* [QUOTED PASSAGE]
◆ ◆ ◆ ◆ ◆ ◆ ◆

Nefeli Mousoura () is a Greek classical pianist.

Biography 

Nefeli's repertoire focuses on the First Viennese School and the Romantic music of the 19th century.

Her appearances include concerts and master classes in China, Russia, United States and Europe.

She has graduated with a Bachelor of Arts and a Master of Arts in Piano Solo Performance with highest Distinction from the Mozarteum University of Salzburg, after receiving scholarships from the Onassis Foundation and the Gina Bachauer International Music Association. Among her teachers were Imre Rohmann and Rolf Plagge. She also has a Bachelor of Arts in Musicology from the National and Kapodistrian University of Athens. She began piano lessons at age four.

◆ ◆ ◆ ◆ ◆ ◆ ◆

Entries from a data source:
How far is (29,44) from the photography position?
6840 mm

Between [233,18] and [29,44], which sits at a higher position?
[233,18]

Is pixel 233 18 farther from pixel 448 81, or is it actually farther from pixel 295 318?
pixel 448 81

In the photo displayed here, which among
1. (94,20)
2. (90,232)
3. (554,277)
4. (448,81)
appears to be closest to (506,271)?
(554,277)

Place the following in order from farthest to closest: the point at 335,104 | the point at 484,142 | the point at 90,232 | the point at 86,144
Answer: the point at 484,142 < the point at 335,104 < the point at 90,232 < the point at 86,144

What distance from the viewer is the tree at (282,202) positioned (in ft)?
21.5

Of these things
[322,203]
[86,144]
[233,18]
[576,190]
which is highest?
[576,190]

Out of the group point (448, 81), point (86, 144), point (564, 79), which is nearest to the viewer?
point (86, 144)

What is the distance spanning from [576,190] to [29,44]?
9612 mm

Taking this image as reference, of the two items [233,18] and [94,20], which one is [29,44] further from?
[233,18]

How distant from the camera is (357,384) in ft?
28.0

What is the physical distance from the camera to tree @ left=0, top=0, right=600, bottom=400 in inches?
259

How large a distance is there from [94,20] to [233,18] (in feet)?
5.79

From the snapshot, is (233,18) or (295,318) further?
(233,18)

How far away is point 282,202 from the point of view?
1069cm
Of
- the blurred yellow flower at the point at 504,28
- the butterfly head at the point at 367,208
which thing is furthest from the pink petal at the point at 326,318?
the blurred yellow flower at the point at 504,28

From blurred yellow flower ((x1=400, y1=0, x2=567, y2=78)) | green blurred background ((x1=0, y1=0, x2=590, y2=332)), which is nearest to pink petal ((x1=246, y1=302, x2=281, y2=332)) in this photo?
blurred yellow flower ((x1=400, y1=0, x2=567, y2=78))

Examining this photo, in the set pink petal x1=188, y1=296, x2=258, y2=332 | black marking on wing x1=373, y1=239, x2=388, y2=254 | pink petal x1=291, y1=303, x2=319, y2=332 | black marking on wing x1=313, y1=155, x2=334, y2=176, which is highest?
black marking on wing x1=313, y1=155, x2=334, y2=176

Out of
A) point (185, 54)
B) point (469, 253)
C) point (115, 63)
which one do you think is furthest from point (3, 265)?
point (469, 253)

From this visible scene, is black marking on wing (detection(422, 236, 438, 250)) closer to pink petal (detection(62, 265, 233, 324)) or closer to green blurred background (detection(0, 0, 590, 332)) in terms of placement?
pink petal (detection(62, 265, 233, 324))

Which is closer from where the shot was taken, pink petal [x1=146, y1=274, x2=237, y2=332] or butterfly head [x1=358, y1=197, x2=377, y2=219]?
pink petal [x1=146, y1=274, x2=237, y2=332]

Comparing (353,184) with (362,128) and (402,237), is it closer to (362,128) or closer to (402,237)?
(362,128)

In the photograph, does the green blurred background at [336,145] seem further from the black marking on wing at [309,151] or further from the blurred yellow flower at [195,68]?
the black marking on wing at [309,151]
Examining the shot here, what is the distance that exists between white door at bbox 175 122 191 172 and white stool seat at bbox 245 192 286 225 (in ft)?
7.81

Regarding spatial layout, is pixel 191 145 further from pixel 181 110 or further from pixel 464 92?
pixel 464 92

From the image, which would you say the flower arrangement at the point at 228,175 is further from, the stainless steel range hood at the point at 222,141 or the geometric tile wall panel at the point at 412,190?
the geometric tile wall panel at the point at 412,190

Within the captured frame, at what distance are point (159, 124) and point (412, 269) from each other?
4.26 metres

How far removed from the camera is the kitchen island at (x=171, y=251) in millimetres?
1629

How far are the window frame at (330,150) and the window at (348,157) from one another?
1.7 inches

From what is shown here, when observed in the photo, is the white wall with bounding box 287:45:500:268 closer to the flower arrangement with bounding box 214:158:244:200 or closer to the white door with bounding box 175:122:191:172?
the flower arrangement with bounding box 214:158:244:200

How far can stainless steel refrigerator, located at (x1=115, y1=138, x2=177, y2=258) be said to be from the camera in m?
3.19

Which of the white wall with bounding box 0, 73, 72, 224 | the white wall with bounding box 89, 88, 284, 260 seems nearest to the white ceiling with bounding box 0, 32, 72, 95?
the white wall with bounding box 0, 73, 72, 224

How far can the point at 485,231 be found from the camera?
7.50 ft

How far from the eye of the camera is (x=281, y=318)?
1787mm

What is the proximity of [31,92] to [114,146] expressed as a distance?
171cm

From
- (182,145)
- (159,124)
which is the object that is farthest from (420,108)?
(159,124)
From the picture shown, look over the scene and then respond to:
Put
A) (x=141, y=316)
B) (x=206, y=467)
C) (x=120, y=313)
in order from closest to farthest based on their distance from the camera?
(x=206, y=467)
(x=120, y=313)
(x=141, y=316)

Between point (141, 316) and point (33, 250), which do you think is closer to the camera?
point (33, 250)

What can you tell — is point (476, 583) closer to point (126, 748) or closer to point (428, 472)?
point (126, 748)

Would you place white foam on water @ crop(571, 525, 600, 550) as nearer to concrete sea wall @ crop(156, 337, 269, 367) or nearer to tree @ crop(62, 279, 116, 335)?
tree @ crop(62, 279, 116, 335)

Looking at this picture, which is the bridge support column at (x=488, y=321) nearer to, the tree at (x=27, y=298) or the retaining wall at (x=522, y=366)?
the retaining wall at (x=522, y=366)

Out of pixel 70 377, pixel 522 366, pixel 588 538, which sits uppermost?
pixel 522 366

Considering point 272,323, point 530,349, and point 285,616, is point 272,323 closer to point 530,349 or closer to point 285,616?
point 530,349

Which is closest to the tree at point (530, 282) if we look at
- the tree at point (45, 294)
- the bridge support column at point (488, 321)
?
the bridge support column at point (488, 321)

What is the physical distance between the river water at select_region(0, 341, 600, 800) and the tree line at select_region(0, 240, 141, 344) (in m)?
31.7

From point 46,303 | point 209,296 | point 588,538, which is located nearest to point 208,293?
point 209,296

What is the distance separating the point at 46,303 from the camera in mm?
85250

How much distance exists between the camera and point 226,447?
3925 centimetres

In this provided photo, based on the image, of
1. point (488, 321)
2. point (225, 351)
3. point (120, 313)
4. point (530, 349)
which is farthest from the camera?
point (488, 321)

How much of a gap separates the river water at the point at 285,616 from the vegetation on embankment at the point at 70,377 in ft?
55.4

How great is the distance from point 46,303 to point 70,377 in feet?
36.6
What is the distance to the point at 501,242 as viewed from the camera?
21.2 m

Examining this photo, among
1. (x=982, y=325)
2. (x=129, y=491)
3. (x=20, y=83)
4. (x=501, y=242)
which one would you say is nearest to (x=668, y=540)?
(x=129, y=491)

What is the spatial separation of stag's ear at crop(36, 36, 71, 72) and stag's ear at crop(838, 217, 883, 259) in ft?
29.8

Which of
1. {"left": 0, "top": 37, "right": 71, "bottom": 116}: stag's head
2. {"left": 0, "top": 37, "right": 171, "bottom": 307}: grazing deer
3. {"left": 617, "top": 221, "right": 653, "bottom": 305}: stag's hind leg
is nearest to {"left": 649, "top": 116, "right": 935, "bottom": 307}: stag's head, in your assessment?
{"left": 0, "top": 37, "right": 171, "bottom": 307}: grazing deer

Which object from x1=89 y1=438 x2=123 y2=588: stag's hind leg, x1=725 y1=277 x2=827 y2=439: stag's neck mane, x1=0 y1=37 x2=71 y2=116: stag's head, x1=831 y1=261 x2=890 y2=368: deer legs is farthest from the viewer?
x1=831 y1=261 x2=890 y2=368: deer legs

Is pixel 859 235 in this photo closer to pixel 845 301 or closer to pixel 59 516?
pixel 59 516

◆ ◆ ◆ ◆ ◆ ◆ ◆

* [JOB 1]
Please retype the pianist's biography word for word from "Nefeli Mousoura ()" to "at age four.".
* [JOB 2]
Repeat the lines of the entries word for word, from the line with "Between point (141, 316)" to the line with "3925 centimetres", including both of those lines.
The biography and the entries were taken from separate sources.

* [CORRECT OUTPUT 1]
Nefeli Mousoura () is a Greek classical pianist.

Biography 

Nefeli's repertoire focuses on the First Viennese School and the Romantic music of the 19th century.

Her appearances include concerts and master classes in China, Russia, United States and Europe.

She has graduated with a Bachelor of Arts and a Master of Arts in Piano Solo Performance with highest Distinction from the Mozarteum University of Salzburg, after receiving scholarships from the Onassis Foundation and the Gina Bachauer International Music Association. Among her teachers were Imre Rohmann and Rolf Plagge. She also has a Bachelor of Arts in Musicology from the National and Kapodistrian University of Athens. She began piano lessons at age four.

* [CORRECT OUTPUT 2]
Between point (141, 316) and point (33, 250), which do you think is closer to the camera?
point (33, 250)

What can you tell — is point (476, 583) closer to point (126, 748) or closer to point (428, 472)?
point (126, 748)

Would you place white foam on water @ crop(571, 525, 600, 550) as nearer to concrete sea wall @ crop(156, 337, 269, 367) or nearer to tree @ crop(62, 279, 116, 335)?
tree @ crop(62, 279, 116, 335)

Looking at this picture, which is the bridge support column at (x=488, y=321) nearer to, the tree at (x=27, y=298) or the retaining wall at (x=522, y=366)?
the retaining wall at (x=522, y=366)

Out of pixel 70 377, pixel 522 366, pixel 588 538, which sits uppermost?
pixel 522 366

Considering point 272,323, point 530,349, and point 285,616, is point 272,323 closer to point 530,349 or closer to point 285,616?
point 530,349

Which is closest to the tree at point (530, 282) if we look at
- the tree at point (45, 294)
- the bridge support column at point (488, 321)
?
the bridge support column at point (488, 321)

What is the physical distance between the river water at select_region(0, 341, 600, 800) and the tree line at select_region(0, 240, 141, 344) (in m)?
31.7

From point 46,303 | point 209,296 | point 588,538, which is located nearest to point 208,293?
point 209,296

What is the distance separating the point at 46,303 from the camera in mm?
85250

How much distance exists between the camera and point 226,447?
3925 centimetres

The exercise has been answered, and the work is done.